** Opening Selected excerpt block **

These buildings had additional structural compromises including shear transfer clips not being installed in many locations; specifically the red-lined area illustrated in Figure 5. Shear transfer clips (see Figure 6) are steel plates that allow earthquake forces to be transferred from each floor level into the walls at each adjoining level.

Simply put, shear transfer clips prevent sliding (see Figure 7). The repair method involved installing the clips in the appropriate locations as indicated in the red outline in Figure 8.

Case Study 2: Single-family Residence, Southern California

This case study consists of a single-family residence located in Southern California (see Figure 9).

Various metal seismic restraining components were observed to be missing in the basement of the house. This prompted an extensive review of the building’s seismic continuity. However, the owner did not want the interior or exterior finishes to be removed or damaged for the investigation. Because the components under scrutiny were made of steel, X-ray technology was used to determine the existence of the hardware. X-ray locations were randomly chosen by a professional statistician to avoid bias in the assessment.

X rays are a form of high energy, short-wave radiation. They have the ability to pass through relatively dense materials with light-like behavior. In the case of a building assembly, the radiation passes through wood and lightweight finishes but is absorbed by denser materials like steel. As a result, X-ray photography can give a clear representation of the metal components in a wall assembly.

In this investigation, the X rays were taken on site using a small, low power, battery powered X-ray tube. An X-ray sensitive reusable film was placed behind the object of interest. The region around the machine was cleared of occupants and the X-ray tube was energized, thus exposing the film to the radiation. The image was then developed on site with a digital scanner and stored on a laptop computer.  Figure 10 shows a resulting X ray depicting a hold-down.

In another location, X rays showed that no hold-down existed. Multiple X-ray images were taken and eventually it was concluded that the hold-down wasn’t installed (see Figure 11).

Similarly, X-ray photography was used to look for horizontal seismic steel straps. In an earthquake, a building will tend to “tear” apart between regions of different mass and geometry as illustrated in Figure 12a. Steel straps of proper length and thickness can prevent this from occurring (see Figure 12b).

The X rays revealed the existence and non-existence of seismic straps. Figure 13a shows a seismic strap installed, whereas Figure 13b shows no strap was installed in the intended location.

With regard to the straps and hold-downs mentioned, it was decided in court that each missing component be installed per the original engineer’s plans.


The seismic restraining components discussed in these two case studies, such as the hold-downs, clips, and straps are essential for any building in a seismic zone. Generally, the absence of these components is not visible without removing exterior finishes to make that determination. However, non-evasive methods for determining the existence/non-existence of these critical items using X-ray technology. Upon determining the location of the missing components, the removal and remediation of the exterior finishes was very minimal and a cost effective way to improve structural integrity and preserve aesthetic appearance.

The proper installation of these components is affordable and the money spent is small relative to the potentially large amount of damage that can result if they are not installed. Additionally, components may be inadvertently omitted and a building without the proper seismic hardware can be unsafe in an earthquake, jeopardizing the lives of the inhabitants. Hiring an engineering consultant for design during construction, renovation, or remodeling of your building(s) to ensure that it has the proper hardware detailed and installed is highly recommended to avoid structural problems in the future.

Justin Bettner, P.E. is a structural engineer with the engineering firm of Allana, Buick and Bers. He holds degrees in civil and structural engineering from the University of California, Berkeley, and has worked extensively on improving the structural safety of condominium developments throughout California.

** Closing Selected excerpt block **

● Problem set:
1 > Reproduce word for word the part of the seismic hardware excerpt from "Similarly, X-ray photography" up to and including "the intended location.".
2 > Answer these questions using the seismic hardware excerpt:
(a) According to the seismic hardware excerpt, what do shear transfer clips allow earthquake forces to do?
(b) Who chose the X-ray locations in the single-family residence, and how were they chosen?
(c) What was decided in court about the missing straps and hold-downs?

** Opening Provided data block **

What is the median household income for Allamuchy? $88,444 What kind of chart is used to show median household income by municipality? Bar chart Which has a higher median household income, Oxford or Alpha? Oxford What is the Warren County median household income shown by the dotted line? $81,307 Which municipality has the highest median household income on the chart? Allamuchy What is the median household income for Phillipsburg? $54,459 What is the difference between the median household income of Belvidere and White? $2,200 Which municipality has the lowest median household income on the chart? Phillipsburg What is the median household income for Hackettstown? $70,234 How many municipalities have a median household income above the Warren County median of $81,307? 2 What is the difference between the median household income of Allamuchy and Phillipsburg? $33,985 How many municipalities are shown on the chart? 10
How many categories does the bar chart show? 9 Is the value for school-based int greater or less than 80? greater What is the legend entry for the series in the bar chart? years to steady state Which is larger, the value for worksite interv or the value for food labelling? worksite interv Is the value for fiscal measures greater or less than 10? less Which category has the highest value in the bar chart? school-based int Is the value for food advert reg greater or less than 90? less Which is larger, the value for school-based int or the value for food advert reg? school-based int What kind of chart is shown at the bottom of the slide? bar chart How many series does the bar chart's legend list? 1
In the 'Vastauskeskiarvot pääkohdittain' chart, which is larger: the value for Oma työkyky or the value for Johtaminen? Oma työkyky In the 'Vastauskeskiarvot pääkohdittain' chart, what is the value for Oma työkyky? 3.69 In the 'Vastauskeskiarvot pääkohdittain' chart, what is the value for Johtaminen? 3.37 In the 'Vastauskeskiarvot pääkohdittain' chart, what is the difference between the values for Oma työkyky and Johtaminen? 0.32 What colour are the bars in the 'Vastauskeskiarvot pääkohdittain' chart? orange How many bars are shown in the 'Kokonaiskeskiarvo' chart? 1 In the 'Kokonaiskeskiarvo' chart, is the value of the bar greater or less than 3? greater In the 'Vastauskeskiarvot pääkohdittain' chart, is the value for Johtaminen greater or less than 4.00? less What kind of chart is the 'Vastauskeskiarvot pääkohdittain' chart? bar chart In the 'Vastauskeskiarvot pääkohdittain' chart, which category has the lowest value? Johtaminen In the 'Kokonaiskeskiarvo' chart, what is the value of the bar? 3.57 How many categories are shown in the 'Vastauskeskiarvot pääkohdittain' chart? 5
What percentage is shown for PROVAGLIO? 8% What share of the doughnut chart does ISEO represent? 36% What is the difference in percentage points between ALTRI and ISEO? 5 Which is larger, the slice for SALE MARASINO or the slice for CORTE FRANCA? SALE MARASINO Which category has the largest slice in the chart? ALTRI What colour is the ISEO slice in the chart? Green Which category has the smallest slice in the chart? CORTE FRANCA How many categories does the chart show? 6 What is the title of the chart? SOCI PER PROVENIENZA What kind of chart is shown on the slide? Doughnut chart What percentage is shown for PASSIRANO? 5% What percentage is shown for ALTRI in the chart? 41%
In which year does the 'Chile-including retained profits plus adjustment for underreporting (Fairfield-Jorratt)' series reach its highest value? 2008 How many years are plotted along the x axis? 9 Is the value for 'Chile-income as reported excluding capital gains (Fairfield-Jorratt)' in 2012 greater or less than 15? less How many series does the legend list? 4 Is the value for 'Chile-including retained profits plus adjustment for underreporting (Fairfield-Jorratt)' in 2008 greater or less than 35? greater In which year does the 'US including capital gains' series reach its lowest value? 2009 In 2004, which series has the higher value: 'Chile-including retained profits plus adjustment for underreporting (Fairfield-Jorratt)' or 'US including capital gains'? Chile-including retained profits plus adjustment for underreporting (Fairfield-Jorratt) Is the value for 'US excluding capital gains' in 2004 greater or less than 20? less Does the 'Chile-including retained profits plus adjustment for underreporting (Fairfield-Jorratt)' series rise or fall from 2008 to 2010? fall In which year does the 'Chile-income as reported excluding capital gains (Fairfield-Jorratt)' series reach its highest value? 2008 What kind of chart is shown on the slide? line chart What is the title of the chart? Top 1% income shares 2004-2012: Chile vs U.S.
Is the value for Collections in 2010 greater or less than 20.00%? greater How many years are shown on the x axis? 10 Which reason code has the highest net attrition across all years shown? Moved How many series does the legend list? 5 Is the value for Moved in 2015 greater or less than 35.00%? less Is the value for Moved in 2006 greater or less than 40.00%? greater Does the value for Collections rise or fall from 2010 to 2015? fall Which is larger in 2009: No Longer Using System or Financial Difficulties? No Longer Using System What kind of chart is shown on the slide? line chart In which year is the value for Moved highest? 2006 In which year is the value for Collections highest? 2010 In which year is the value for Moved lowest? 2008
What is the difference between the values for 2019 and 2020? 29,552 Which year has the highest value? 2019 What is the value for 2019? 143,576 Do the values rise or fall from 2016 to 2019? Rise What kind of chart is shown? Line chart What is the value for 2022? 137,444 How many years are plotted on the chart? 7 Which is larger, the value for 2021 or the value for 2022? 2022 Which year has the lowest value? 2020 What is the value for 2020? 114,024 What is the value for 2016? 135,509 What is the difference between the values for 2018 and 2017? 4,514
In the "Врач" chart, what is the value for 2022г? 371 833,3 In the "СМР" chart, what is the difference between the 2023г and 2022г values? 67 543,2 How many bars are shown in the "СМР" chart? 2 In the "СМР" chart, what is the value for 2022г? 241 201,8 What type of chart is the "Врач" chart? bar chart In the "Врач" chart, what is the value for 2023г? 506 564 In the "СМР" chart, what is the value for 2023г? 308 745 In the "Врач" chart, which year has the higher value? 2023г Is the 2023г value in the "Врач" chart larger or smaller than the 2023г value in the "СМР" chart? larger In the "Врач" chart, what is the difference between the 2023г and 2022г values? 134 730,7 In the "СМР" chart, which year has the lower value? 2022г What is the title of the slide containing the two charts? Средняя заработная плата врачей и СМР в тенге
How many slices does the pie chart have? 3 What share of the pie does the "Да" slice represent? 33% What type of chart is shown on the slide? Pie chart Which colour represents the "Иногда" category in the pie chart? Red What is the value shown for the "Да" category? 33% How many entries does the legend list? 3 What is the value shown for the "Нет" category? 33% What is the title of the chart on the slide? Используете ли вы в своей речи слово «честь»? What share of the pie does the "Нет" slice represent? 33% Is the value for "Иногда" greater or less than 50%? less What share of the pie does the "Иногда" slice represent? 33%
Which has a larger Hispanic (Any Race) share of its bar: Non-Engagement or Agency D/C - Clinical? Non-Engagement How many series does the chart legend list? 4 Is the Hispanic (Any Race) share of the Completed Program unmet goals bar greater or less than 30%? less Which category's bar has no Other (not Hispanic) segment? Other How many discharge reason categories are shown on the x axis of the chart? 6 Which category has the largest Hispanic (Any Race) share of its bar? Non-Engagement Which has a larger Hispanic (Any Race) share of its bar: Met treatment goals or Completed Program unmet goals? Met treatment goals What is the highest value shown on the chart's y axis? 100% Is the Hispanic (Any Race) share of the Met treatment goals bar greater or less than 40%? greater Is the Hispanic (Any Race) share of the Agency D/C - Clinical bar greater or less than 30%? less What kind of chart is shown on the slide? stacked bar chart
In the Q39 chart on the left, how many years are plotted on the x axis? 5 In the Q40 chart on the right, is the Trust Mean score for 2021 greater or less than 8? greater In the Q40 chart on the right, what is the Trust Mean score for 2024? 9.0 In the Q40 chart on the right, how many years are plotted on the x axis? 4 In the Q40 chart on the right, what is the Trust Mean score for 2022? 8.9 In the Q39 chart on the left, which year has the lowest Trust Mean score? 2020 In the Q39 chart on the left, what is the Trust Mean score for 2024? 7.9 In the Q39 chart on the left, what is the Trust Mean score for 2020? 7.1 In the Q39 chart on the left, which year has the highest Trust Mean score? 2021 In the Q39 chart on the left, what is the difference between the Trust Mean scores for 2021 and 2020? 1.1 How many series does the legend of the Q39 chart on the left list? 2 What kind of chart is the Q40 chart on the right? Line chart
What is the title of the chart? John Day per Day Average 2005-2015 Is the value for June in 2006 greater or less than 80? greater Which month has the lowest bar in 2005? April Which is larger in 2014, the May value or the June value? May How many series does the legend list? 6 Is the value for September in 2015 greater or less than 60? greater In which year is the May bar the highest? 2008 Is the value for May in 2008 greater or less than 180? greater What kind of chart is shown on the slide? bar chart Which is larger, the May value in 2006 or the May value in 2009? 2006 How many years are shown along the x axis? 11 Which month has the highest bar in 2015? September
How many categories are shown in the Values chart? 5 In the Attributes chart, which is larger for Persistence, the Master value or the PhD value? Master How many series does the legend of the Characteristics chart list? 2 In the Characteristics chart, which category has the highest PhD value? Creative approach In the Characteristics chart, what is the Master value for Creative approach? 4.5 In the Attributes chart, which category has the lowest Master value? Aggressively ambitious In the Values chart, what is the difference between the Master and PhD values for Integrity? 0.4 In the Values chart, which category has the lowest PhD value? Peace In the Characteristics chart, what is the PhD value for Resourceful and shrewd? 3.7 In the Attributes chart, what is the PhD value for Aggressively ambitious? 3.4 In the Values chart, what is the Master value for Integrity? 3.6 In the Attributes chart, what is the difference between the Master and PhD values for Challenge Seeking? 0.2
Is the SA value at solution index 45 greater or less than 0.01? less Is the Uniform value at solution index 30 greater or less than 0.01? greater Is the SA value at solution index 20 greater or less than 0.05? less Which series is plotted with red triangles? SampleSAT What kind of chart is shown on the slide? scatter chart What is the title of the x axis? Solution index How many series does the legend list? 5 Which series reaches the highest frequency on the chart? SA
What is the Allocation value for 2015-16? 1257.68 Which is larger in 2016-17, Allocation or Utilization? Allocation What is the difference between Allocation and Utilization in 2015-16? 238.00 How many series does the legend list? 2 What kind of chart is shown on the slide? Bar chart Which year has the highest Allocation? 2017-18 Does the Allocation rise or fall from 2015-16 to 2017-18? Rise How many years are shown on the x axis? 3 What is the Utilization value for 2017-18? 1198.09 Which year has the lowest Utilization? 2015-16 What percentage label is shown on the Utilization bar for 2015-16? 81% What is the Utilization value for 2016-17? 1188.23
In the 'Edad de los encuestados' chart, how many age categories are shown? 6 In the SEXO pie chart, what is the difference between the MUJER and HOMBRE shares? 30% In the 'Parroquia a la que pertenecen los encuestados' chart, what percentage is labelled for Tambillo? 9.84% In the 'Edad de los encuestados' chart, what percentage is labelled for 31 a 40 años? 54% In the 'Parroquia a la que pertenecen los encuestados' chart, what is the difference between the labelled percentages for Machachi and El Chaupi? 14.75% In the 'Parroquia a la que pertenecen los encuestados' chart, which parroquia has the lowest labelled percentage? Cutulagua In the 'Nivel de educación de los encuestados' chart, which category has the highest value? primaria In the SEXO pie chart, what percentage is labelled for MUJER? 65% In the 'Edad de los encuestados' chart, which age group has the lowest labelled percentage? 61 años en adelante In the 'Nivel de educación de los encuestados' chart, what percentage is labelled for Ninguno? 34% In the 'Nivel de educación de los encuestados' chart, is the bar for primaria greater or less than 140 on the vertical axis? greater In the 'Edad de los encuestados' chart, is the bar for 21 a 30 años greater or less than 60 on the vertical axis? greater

** Closing Provided data block **

● Exercise results:
1 >
Similarly, X-ray photography was used to look for horizontal seismic steel straps. In an earthquake, a building will tend to “tear” apart between regions of different mass and geometry as illustrated in Figure 12a. Steel straps of proper length and thickness can prevent this from occurring (see Figure 12b).

The X rays revealed the existence and non-existence of seismic straps. Figure 13a shows a seismic strap installed, whereas Figure 13b shows no strap was installed in the intended location.

2 >
(a) They allow earthquake forces to be transferred from each floor level into the walls at each adjoining level.
(b) A professional statistician chose them at random.
(c) Each missing component was to be installed per the original engineer's plans.